The editorial proposes that a plan be adopted that would see the area bounded
by the lake, the south branch of the river, and Twelfth Street given streets “with
a deep, hard bed of macadam, cinders, or gravel” so that “These unpaved streets
being no longer mud-holes, no mud will be carried from them to the paved streets,
and the work and cost of keeping the latter swept and clean continuously will
be comparatively very light.” Once this
area is complete, the paper continues, the process can be repeated in the North
and West Divisions. The editorial
concludes, “Having put all the mud-producing streets in order with hard,
compact, firm surfaces, the work of keeping the other streets clean will be comparatively
an easy matter.” The above photo shows the paved Washington Boulevard at Wabash Avenue in 1880.
Also on this date from an earlier blog entry . . .
February 10, 1916 -- More than 100 guests at a banquet in honor of Archbishop George William Mundelein, pictured above, are poisoned at the University Club after a cook, Jean Crones, puts arsenic in the soup. Mandolein, who had just arrived in Chicago to take over the city's archdiocese, had skipped the soup and was fine. No one died, but a third of Chicago's elite were mightily incommoded. There was little interest in the evening's entrées after the soup had its affect, and orders were quickly sent to hurry the ice cream and coffee and skip the cheese.
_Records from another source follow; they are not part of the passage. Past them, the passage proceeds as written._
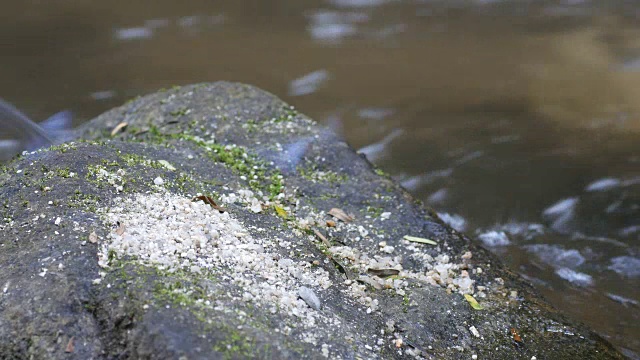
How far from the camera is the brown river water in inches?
177

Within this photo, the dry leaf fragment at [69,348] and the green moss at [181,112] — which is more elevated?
the dry leaf fragment at [69,348]

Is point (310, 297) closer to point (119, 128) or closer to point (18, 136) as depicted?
point (119, 128)

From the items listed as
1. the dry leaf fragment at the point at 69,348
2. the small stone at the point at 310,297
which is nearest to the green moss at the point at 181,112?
the small stone at the point at 310,297

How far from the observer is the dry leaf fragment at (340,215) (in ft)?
9.45

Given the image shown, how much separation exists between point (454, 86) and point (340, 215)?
4259 millimetres

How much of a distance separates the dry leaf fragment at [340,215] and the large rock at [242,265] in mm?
11

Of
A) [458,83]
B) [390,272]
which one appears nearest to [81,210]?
[390,272]

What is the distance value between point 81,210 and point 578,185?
12.8ft

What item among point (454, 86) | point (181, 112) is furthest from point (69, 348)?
point (454, 86)

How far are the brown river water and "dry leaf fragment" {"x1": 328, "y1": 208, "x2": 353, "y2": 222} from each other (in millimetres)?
1371

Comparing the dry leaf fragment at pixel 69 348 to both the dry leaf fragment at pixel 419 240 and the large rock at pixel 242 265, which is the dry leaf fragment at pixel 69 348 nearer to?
the large rock at pixel 242 265

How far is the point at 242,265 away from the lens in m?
2.21

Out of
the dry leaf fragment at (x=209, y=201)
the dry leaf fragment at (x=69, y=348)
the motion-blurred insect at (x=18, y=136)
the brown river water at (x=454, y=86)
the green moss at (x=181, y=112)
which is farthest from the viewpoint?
the motion-blurred insect at (x=18, y=136)

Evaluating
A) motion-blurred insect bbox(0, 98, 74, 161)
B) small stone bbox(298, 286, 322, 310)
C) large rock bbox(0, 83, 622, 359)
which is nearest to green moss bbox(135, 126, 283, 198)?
large rock bbox(0, 83, 622, 359)
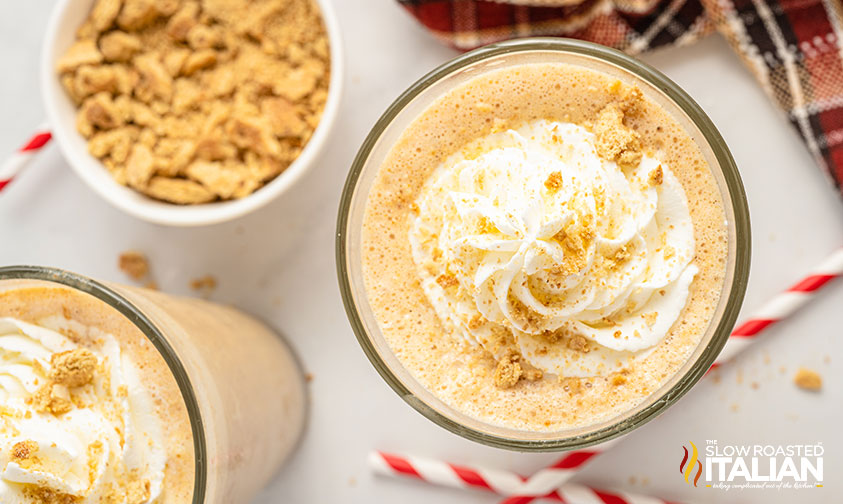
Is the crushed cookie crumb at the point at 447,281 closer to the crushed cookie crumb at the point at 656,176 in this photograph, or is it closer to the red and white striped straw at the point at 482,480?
the crushed cookie crumb at the point at 656,176

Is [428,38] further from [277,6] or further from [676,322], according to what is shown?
[676,322]

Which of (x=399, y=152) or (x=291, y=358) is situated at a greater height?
(x=399, y=152)

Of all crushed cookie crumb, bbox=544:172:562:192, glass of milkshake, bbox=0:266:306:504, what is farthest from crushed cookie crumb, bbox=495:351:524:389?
glass of milkshake, bbox=0:266:306:504

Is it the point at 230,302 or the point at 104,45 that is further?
the point at 230,302

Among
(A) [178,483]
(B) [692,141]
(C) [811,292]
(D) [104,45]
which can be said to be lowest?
(A) [178,483]

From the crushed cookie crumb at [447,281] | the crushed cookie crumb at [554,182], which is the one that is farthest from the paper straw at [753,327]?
the crushed cookie crumb at [554,182]

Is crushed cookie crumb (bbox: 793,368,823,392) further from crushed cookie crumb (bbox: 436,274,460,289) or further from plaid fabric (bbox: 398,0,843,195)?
crushed cookie crumb (bbox: 436,274,460,289)

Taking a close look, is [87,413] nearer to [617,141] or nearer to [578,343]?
[578,343]

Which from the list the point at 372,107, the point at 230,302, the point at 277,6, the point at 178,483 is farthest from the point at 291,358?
the point at 277,6
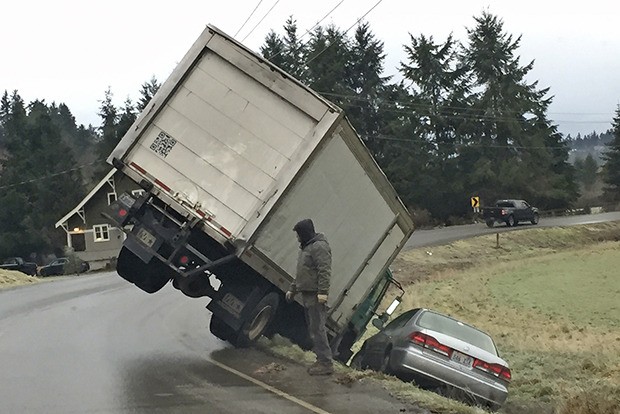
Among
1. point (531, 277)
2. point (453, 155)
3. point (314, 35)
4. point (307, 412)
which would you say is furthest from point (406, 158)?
point (307, 412)

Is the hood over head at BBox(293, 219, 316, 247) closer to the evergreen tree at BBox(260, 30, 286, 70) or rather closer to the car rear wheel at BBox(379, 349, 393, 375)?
the car rear wheel at BBox(379, 349, 393, 375)

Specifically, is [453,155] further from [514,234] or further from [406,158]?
[514,234]

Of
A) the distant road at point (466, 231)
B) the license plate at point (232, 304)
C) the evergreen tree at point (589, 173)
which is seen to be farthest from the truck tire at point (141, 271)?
the evergreen tree at point (589, 173)

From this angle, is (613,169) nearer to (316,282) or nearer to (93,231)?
(93,231)

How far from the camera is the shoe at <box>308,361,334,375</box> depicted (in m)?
10.5

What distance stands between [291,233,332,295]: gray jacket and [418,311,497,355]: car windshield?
2.35 metres

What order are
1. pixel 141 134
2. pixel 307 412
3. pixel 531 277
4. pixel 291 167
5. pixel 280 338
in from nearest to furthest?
pixel 307 412
pixel 291 167
pixel 141 134
pixel 280 338
pixel 531 277

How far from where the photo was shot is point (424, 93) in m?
70.3

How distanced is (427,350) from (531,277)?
2622 centimetres

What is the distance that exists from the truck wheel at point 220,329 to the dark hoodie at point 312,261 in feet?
8.17

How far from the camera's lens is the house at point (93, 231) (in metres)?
66.9

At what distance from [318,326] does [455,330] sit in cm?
274

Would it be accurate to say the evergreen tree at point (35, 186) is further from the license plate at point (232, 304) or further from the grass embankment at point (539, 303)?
the license plate at point (232, 304)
In his address to the group, the Cardinal said, "I have one thing in view, one thing to perform. That is that when my days are ended and my work is done, the people of Chicago, irrespective of creed, will be grateful that I have come among them and that they will believe I have been a good influence not only to my church but to the whole city." Crones, the cook, turned out to be an Italian anarchist by the name of Nestor Dondoglio. He disappeared and was never caught.